### Document segment ###

Section 94 RTRAA rent decrease claims or s 429 RTRAA general dispute claims are not alternatives to a claim based on a breach of the residential tenancy agreement under s 419 RTRAA.
Facts
Upon entering possession, the tenant discovered and reported maintenance issues. The tenant was dissatisfied with the lessor’s response and filed a residential tenancy application against the lessor, claiming compensation and rental reduction.
Decision
At first instance, the tenant’s claim was dismissed. The adjudicator found that more than six months had elapsed after the tenant became aware of the breaches before she took action. The tenant sought leave to appeal on the grounds that the adjudicator erred in:
(a) finding her complaints were out of time under s 419 of the RTRAA;
(b) refusing alternate relief under s 94 RTRAA; and
(c) refusing alternate relief under s 429 RTRAA.

###

Your tasks
1 > Answer these questions about the tenancy case summary:
(a) What did the tenant claim in her residential tenancy application?
(b) What happened to the tenant's claim at first instance?
(c) According to the adjudicator, how much time passed between the tenant becoming aware of the breaches and her taking action?
2 > Write the next part of the tenancy case summary, starting after its list of appeal grounds.

### Information provided ###

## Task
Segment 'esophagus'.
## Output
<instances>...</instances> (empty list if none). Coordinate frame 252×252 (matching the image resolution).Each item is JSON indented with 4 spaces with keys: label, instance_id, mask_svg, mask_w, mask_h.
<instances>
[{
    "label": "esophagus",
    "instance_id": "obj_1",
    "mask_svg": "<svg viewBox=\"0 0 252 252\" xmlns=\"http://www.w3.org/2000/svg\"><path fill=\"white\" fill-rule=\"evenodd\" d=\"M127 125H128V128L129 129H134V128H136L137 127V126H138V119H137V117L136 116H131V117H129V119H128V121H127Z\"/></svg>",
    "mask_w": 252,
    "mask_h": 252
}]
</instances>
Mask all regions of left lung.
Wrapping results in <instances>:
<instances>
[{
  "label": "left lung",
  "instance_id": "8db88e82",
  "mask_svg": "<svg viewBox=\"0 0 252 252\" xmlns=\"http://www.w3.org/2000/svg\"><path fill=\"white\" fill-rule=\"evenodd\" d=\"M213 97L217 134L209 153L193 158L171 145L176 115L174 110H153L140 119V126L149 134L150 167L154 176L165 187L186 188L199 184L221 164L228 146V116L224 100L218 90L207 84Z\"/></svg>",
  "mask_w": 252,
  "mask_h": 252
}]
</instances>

###

Responses per task
1 >
(a) Compensation and rental reduction.
(b) It was dismissed.
(c) More than six months.

2 >
The tenant argued there was no breach of a residential tenancy agreement until the lessor refused to remedy an identified maintenance issue. The Tribunal held that under s 185 RTRAA, a lessor is in breach of maintenance obligations from the start of the tenancy if the premises are not in good repair, and not from the date of issuing any Form 11 Notice to Remedy Breach. The Tribunal also found that the rent decrease claim under s 94 RTRAA was not an alternative to a claim based on a breach of a residential tenancy agreement under s 419 RTRAA. The Tribunal also found the general dispute claim under s 429 RTRAA was a ‘general catch-all provision’ which would not override the special provisions in s 419.
The Tribunal thus dismissed the tenant’s application for leave to appeal.
You can read the full decision here: Khromeenkova v PRD Robina Nationwide & Anor [2021] QCATA 35
Hurst v Pyatt [2017] QCATA 101
The s 419 RTRAA time limit does not apply to rent decrease claims under s 94 RTRAA. While this is an attractive alternative to parties time-barred under s 419, note as in Khromeenkova above that a s 419 RTRAA claim cannot be argued as a s 94 RTRAA claim.
Facts
The tenants vacated their lease early. Among other things, Tribunal ordered that the lessor pay $1,125 to the tenants as retrospective rent reduction for an unrepaired dishwasher during the tenancy. The lessor sought leave to appeal.
Decision
The lessor argued the Tribunal erred in awarding the rental reduction because the tenants made the claim outside the six-month time limit under s 419 RTRAA. The Tribunal found that because the tenants’ claim was not for an order from a breach of the tenancy agreement, but rather for a rent decrease from loss of amenity under s 94 RTRAA, the time limit did not apply.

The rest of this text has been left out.